• [Problem to solve]
Output every line from the beginning of the records through the line that contains "[crowd-labeled camera trap]", exactly as it appears.
Top of Exercise data
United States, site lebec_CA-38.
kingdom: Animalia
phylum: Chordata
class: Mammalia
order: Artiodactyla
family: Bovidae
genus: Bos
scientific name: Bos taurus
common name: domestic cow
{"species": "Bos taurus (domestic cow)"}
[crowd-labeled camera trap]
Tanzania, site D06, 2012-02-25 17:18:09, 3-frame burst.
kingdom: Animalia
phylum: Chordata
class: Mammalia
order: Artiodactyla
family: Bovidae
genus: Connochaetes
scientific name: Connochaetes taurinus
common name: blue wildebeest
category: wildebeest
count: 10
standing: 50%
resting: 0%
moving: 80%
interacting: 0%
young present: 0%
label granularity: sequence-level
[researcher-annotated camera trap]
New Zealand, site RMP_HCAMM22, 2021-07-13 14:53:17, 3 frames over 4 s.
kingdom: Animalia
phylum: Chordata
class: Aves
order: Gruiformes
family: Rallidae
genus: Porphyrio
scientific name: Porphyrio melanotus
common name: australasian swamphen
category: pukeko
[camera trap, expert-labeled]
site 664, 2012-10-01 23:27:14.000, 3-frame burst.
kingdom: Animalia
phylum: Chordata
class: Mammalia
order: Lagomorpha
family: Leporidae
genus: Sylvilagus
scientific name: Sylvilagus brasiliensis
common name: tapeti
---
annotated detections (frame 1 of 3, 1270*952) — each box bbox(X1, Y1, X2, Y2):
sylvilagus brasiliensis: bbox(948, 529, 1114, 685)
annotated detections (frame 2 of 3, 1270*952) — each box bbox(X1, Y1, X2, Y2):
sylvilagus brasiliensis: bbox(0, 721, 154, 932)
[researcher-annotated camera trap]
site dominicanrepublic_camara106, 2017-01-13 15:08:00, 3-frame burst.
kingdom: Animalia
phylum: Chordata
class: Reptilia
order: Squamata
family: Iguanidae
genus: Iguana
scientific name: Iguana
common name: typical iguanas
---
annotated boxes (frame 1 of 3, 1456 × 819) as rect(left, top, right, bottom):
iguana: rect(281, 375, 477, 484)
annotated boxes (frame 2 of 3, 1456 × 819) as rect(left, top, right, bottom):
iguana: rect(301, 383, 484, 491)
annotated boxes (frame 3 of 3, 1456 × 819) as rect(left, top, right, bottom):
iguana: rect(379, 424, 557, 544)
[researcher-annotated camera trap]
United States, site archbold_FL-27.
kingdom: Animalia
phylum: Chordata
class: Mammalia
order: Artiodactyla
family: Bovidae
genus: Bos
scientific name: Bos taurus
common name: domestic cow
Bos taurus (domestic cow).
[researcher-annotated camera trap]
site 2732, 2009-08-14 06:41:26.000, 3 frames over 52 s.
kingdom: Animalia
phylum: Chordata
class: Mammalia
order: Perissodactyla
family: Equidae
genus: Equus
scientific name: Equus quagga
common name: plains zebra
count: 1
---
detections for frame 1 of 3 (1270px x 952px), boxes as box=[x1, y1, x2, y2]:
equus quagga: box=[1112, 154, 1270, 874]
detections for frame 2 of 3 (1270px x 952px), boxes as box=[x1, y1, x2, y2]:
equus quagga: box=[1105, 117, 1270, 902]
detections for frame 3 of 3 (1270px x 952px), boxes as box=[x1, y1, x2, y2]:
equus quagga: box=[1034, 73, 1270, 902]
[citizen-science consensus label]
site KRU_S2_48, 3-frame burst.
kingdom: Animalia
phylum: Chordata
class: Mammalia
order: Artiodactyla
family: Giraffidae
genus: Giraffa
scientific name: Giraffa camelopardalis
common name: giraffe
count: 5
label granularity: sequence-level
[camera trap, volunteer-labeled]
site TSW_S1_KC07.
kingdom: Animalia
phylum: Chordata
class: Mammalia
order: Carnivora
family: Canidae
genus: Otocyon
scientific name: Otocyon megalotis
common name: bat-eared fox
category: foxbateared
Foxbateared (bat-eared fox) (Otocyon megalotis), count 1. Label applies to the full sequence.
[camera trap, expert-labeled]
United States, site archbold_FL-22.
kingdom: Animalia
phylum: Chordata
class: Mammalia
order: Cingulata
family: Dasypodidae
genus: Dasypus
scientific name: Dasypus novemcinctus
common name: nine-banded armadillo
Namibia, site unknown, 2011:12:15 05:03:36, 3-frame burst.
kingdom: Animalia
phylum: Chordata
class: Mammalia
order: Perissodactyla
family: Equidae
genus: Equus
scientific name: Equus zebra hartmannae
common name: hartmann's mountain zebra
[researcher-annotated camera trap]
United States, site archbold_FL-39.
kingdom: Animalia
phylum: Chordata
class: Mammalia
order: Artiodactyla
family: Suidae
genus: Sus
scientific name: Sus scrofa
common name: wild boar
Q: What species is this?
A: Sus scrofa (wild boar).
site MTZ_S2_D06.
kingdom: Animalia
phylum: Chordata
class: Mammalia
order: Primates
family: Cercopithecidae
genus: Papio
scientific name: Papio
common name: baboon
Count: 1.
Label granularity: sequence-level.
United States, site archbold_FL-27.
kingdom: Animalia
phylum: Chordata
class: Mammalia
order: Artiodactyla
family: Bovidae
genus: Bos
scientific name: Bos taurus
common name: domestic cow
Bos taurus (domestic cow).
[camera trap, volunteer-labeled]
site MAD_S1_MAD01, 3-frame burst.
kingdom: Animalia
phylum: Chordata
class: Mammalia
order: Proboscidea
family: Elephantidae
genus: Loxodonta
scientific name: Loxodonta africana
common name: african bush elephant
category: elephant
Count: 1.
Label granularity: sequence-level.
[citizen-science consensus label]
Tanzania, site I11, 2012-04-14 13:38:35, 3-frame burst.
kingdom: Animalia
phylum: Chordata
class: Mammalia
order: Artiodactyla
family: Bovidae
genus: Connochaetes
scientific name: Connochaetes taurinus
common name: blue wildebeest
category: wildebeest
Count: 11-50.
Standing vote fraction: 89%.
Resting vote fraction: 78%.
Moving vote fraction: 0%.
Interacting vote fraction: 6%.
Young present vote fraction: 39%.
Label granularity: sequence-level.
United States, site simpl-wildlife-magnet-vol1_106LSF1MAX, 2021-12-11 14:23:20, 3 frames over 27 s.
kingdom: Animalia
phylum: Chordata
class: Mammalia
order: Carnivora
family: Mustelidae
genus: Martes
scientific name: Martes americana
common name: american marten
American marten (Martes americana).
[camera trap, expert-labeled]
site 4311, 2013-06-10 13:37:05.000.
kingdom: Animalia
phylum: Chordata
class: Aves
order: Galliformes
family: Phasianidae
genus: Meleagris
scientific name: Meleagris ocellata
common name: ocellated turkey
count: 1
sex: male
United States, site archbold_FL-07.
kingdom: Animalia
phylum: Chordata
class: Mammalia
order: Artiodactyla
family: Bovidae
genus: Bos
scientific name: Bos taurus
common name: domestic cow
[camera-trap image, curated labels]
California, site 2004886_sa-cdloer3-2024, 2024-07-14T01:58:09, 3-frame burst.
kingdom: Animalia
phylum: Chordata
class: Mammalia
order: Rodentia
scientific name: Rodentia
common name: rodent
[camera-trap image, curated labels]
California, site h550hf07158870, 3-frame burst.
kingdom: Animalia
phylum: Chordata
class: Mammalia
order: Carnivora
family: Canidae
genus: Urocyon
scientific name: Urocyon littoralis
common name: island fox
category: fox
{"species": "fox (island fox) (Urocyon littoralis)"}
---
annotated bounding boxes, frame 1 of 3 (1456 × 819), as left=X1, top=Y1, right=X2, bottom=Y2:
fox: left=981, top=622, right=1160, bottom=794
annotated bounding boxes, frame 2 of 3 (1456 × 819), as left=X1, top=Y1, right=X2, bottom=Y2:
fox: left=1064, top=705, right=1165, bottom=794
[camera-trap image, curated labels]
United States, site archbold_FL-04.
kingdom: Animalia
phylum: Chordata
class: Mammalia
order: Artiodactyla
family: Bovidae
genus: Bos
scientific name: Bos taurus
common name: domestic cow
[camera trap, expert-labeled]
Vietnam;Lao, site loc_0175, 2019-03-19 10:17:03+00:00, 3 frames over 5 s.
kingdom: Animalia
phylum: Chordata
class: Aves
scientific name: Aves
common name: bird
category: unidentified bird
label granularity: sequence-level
Bottom of Exercise data
• [Exercise output]
United States, site lebec_CA-38.
kingdom: Animalia
phylum: Chordata
class: Mammalia
order: Artiodactyla
family: Bovidae
genus: Bos
scientific name: Bos taurus
common name: domestic cow
{"species": "Bos taurus (domestic cow)"}
[crowd-labeled camera trap]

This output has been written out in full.